Un évènement historique qui a provoqué une remarquable onde de choc, la nouvelle théocratie islamique étant perçue comme une menace par l’Occident comme par la plupart des régimes arabes «laïcs» ou fondamentalistes sunnites. Du reste, c’est l’Irak- et le régime baasiste- de Saddam Hussein qui a attaqué l’Iran, avec le soutien des Occidentaux, lors de la première guerre du Golfe (1980-1988). Les pays arabes voisins sont accusés par l’Ayatollah Khomeiny d’être dirigés par des «pouvoirs impies soumis aux puissances impérialistes».
Autoproclamé «défenseur de tous les musulmans» (article 152 de la constitution), le régime des mollahs a opté pour une politique d’influence ou d’hégémonie politique, plutôt que l’invasion des territoires (terrestres et maritimes) convoités. Une alliance stratégique a ainsi été scellée en 1982 avec le régime syrien tenu par les chiites alaouites et les chiites libanais du Hezbollah.

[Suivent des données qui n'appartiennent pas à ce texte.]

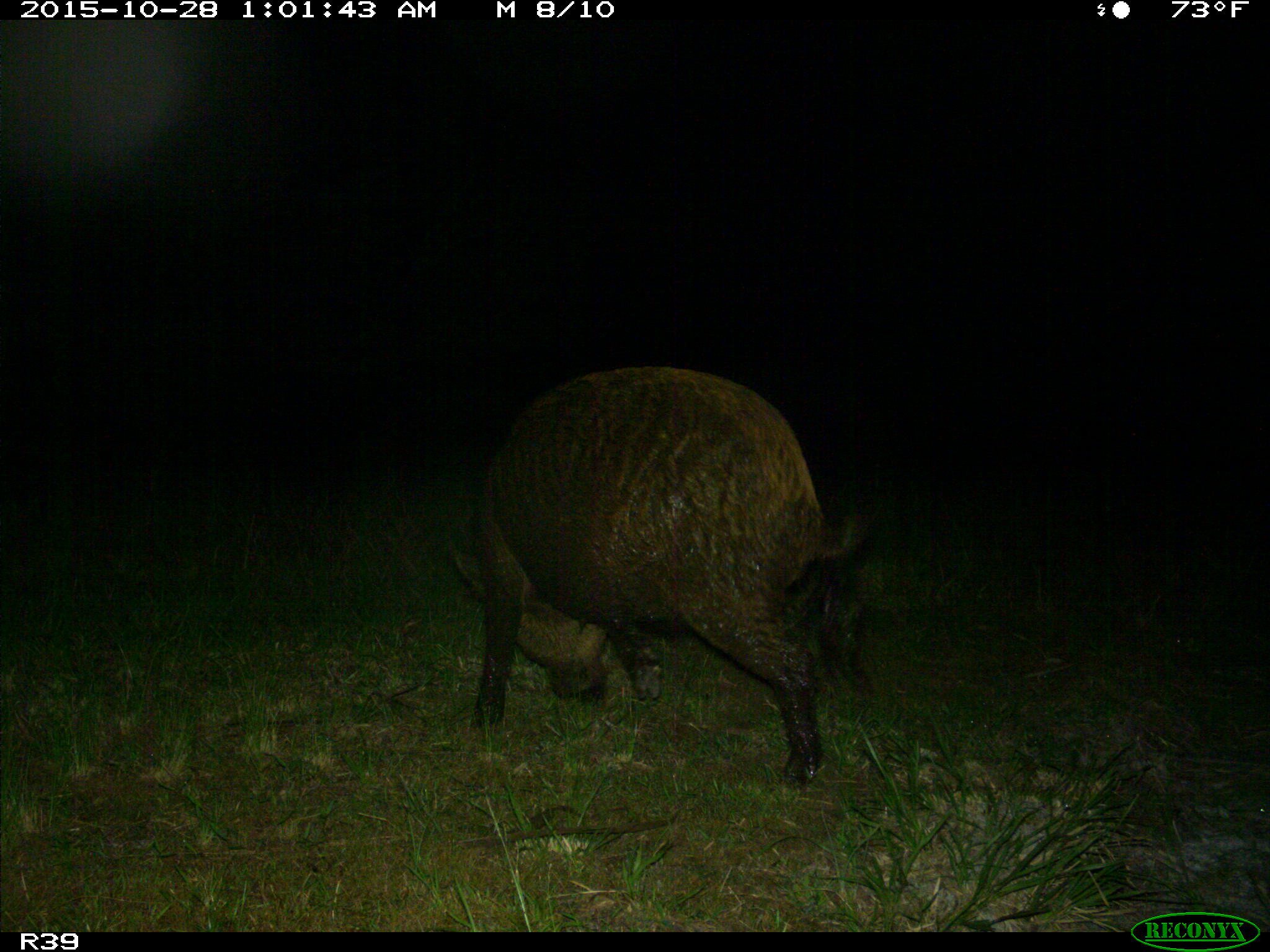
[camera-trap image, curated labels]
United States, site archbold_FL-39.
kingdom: Animalia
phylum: Chordata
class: Mammalia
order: Artiodactyla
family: Suidae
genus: Sus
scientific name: Sus scrofa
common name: wild boar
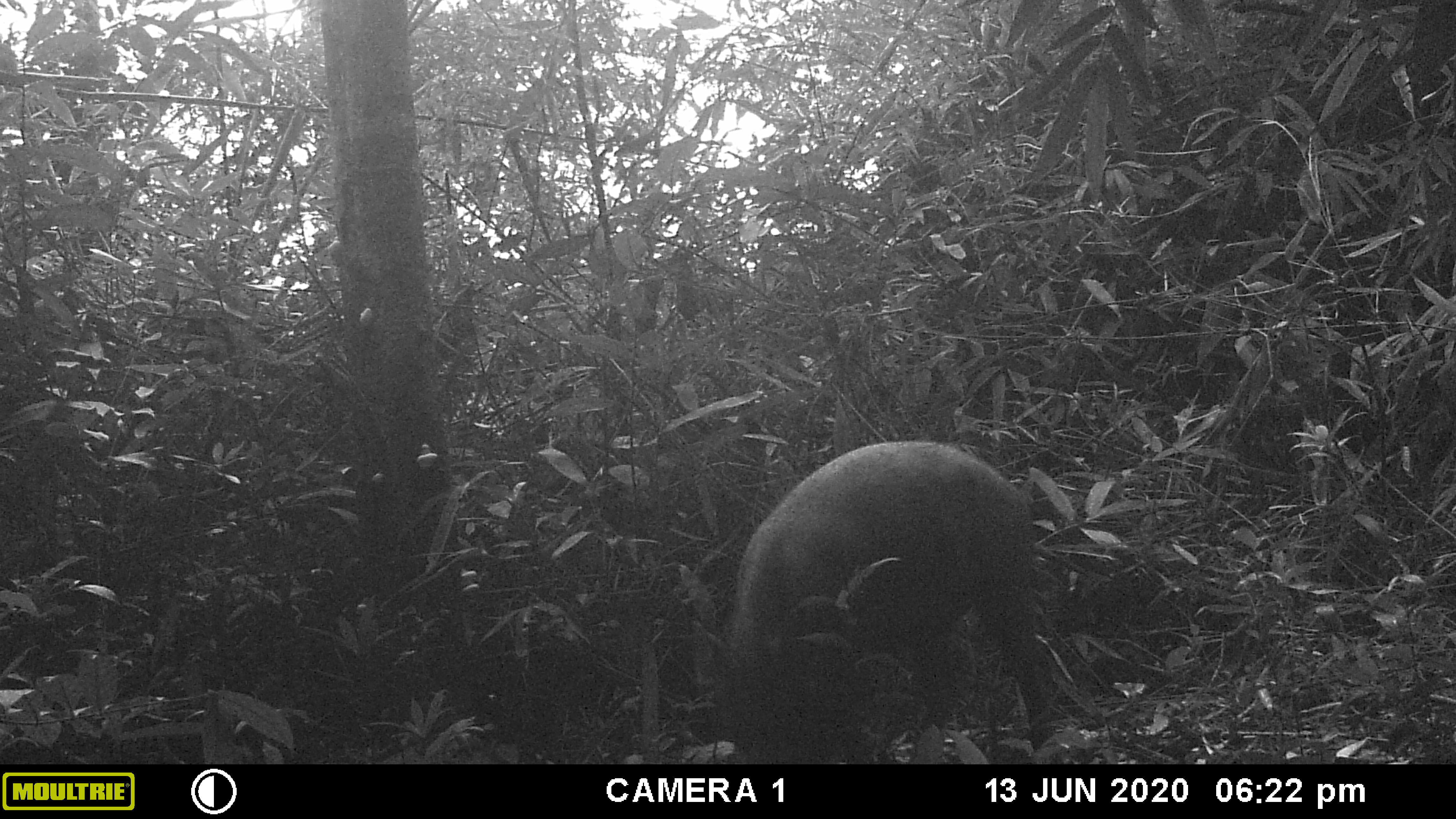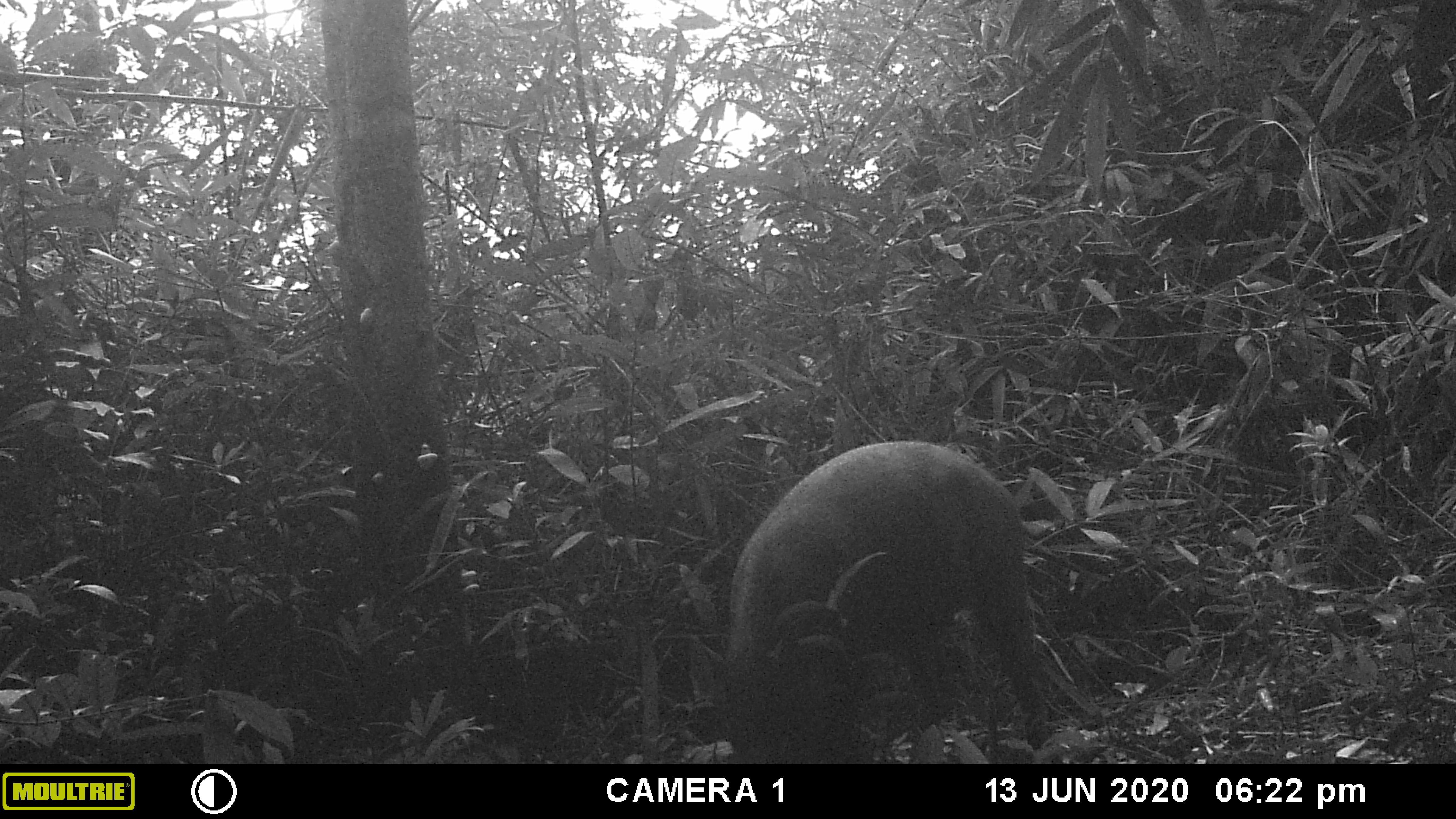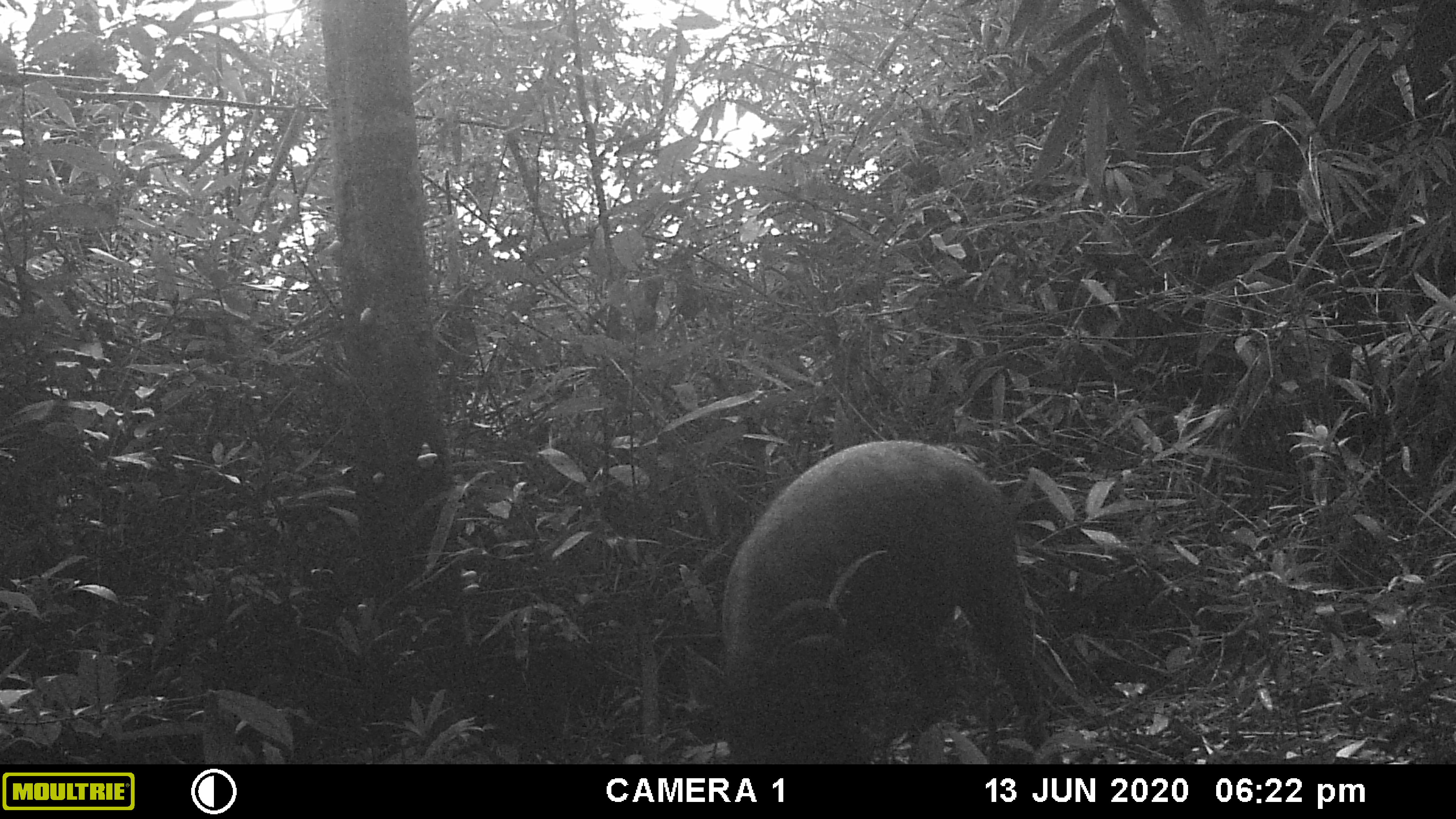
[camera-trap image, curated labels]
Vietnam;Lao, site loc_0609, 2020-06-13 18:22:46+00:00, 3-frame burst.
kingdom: Animalia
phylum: Chordata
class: Mammalia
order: Artiodactyla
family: Suidae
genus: Sus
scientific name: Sus scrofa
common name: eurasian wild pig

En réaction, les États-Unis, soutenus par les monarchies sunnites du Golfe et par l’Arabie Saoudite en particulier, fragilisés par la présence de fortes minorités chiites en leur sein (communauté majoritaire à Bahreïn), ont déployé une stratégie d’encerclement et d’isolement de l’Iran. Outre l’installation et le renforcement progressif de bases militaires de l’Arabie saoudite à l’Afghanistan, en passant par le Qatar et les Emirats Arabes Unis, ces pays arabes se sont regroupés au sein du Conseil de coopération du Golfe.
Afin de briser le «bloc sunnite», l’Iran a tenté de se faire le nouveau porte-drapeau de la «cause palestinienne», en l’«islamisant» et en la «désarabisant», tentative qui a causé des tensions diplomatiques avec Israël et s’est traduite par un soutien matériel et financier aux islamistes sunnites du Hamas (au pouvoir à Gaza). Surtout, la chute du régime de Saddam Hussein a permis à la majorité chiite de s’imposer au sein du nouvel appareil d’État irakien.
Par une ruse de l’histoire, l’intervention américaine en 2003 a renforcé l’avènement d’un «arc chiite» (allant des Hazaras d’Afghanistan à la minorité chiite présente en Arabie Saoudite), si redouté par les régimes sunnites de la région. L’enjeu est à la fois stratégique et symbolique: entre chiites et sunnites, Arabes et Perses, c’est le «leadership islamique» qui est en jeu.
Enfin, l’Iran sort en position de force de la guerre en Syrie: en témoignent sur le plan diplomatique la fébrilité des pays du Golfe en général et de l’Arabie saoudite en particulier, à travers les crises du Qatar et du Liban). Cette position de force de l’Iran peut-elle être remise en cause par ses fragilités internes?